Laying the groundwork with her previous work in EMT, this grant aims to examine the functionality of a specific protein that is essential to the EMT process in neural crest cells in many different ways. Cadherin-6B (Cad6B) is a protein that sits on the neural crest cell, half inside and half outside of the cell, acting as “molecular velcro” to help keep the cell stationary. When Cad6B remains intact, the cell doesn’t want to move. However, when enzymes come along and cut Cad6B in half, which has been observed in the embryo by Taneyhill’s lab, the cell not only loses its adhesive properties, but the two remaining pieces of Cad6B take on two different functions altogether that further facilitate the EMT process and mobility of the cell.
“Cells are very clever,” says Taneyhill. “They aren’t just going to cut proteins up without a purpose.” The inner piece goes deeper into the cell, turning on and off genes that are important to EMT, while the outer piece paves the way for the cell to move by breaking down pieces outside the cell that might get in its way. “The two aims of this grant are looking at these two different parts of the Cad6B protein, that once cut up, do very different things, but the goal is the same - to promote EMT and neural crest cell migration,” says Taneyhill.
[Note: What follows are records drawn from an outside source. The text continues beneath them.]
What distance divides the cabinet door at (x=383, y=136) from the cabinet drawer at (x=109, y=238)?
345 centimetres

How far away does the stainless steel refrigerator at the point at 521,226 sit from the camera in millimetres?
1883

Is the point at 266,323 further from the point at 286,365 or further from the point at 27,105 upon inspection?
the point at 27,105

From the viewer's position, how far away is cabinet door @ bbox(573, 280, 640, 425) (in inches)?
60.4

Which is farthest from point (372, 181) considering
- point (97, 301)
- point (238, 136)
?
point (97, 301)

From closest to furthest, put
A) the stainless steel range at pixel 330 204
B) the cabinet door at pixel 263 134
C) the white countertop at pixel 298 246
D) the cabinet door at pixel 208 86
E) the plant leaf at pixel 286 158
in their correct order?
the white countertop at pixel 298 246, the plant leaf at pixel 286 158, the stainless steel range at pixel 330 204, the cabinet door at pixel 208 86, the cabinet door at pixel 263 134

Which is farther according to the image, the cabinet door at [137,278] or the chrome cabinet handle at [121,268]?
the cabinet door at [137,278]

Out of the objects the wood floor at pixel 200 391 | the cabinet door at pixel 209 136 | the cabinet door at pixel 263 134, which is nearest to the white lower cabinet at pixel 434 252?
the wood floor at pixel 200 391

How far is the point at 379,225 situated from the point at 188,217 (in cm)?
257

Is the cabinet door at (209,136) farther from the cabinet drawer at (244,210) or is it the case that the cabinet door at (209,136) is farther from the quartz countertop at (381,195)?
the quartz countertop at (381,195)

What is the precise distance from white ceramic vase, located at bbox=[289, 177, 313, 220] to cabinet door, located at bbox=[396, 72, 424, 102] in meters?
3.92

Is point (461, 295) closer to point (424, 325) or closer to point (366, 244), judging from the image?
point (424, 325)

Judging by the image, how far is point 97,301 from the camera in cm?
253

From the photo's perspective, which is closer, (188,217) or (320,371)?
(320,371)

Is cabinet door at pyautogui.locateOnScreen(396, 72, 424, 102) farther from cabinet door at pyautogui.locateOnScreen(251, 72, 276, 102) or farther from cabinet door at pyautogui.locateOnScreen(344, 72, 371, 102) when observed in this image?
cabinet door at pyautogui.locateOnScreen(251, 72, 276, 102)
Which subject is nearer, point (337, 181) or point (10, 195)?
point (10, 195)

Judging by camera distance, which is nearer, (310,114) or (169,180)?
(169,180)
In order to best examine what molecules the pieces of Cad6B are interacting with to further facilitate EMT and cell migration, Taneyhill is combining her expertise in developmental biology with Peter Nemes, a biochemist and associate professor in the College of Computer, Mathematical, Natural Sciences at UMD, to provide unique insight into this problem. “This grant brings together animal science and biochemistry to really tackle these challenging questions in the embryo that have applicability to other challenging processes and diseases that would not be possible without our respective expertise,” says Taneyhill.
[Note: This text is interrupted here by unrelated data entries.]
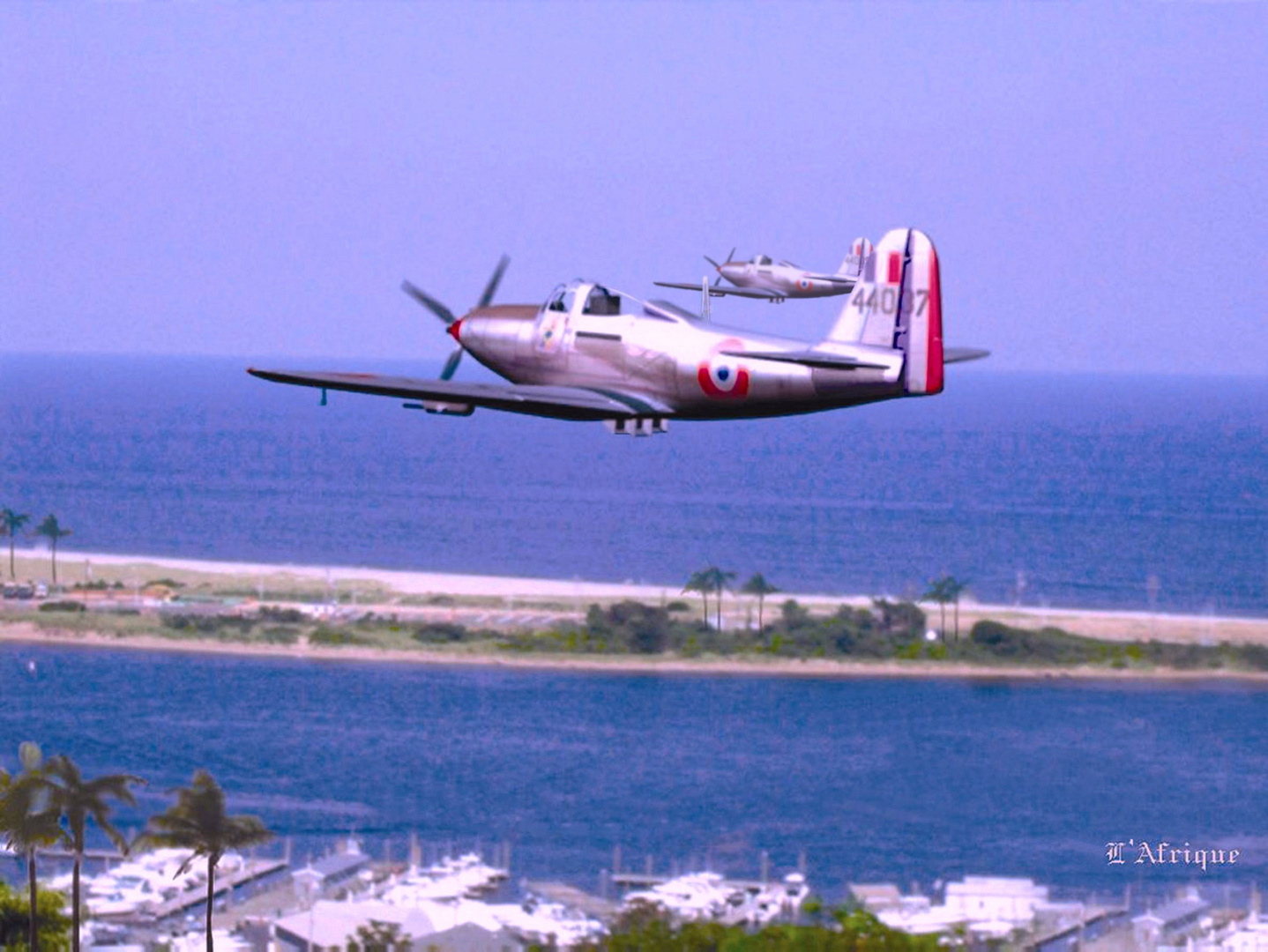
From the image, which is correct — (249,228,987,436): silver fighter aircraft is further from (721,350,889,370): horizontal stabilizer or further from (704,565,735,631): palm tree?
(704,565,735,631): palm tree

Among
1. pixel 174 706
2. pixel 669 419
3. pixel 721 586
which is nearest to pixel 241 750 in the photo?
pixel 174 706

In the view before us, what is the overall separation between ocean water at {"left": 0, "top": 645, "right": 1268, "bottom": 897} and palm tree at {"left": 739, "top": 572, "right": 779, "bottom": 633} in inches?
283

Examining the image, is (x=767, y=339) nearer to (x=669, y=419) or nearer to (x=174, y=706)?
(x=669, y=419)

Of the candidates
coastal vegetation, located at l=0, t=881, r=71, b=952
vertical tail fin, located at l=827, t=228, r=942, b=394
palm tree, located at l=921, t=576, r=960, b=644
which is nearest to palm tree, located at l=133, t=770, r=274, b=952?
coastal vegetation, located at l=0, t=881, r=71, b=952

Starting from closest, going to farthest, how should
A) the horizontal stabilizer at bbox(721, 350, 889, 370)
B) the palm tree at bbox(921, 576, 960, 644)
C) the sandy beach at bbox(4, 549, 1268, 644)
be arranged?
the horizontal stabilizer at bbox(721, 350, 889, 370)
the palm tree at bbox(921, 576, 960, 644)
the sandy beach at bbox(4, 549, 1268, 644)

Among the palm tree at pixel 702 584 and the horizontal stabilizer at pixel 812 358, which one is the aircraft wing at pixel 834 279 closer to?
the horizontal stabilizer at pixel 812 358

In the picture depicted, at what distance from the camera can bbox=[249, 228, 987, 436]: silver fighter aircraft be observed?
16.7 m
As part of NSF’s initiative to fund both basic research and emphasize the broader impacts while training the future leaders in science, which Taneyhill mentions is unique in this granting institution, the funding will also help Taneyhill expand her lab’s experiential research opportunities for high school students and college undergraduates with particular emphasis on women and underrepresented groups in science.
“It’s very important to me that anyone, male or female, be given the opportunity to conduct research at the high school or undergraduate level. I have strong feelings about sharing that opportunity because I would not be here today without the research experiences I was given as an undergraduate. The mentoring and training these students receive now at each different career phase can help define their futures,” says Taneyhill.
Through her partnership with Trinity Washington University, an all women’s college in Washington, DC, Taneyhill will specifically be fostering future women in science, which is personally rewarding to her. “I talk about getting more women into science every chance I get,” says Taneyhill. “A lot of progress has been made, and my lab is actually entirely female right now at all levels, which is rare, but this is an ongoing discussion that has to continue because there are still inequities.”
Through this work, Taneyhill hopes to help address these inequalities while also contributing to basic science in developmental biology that can have an impact across animal and human disease. “Basic science is what drives how we are and how animals form, and there are so many different processes that go into that. But this work, with an emphasis on the broader impacts and translation as well as the basic science, is very exciting for developmental biology and beyond.”
This grant is funded by the National Science Foundation, Award IOS-1947169.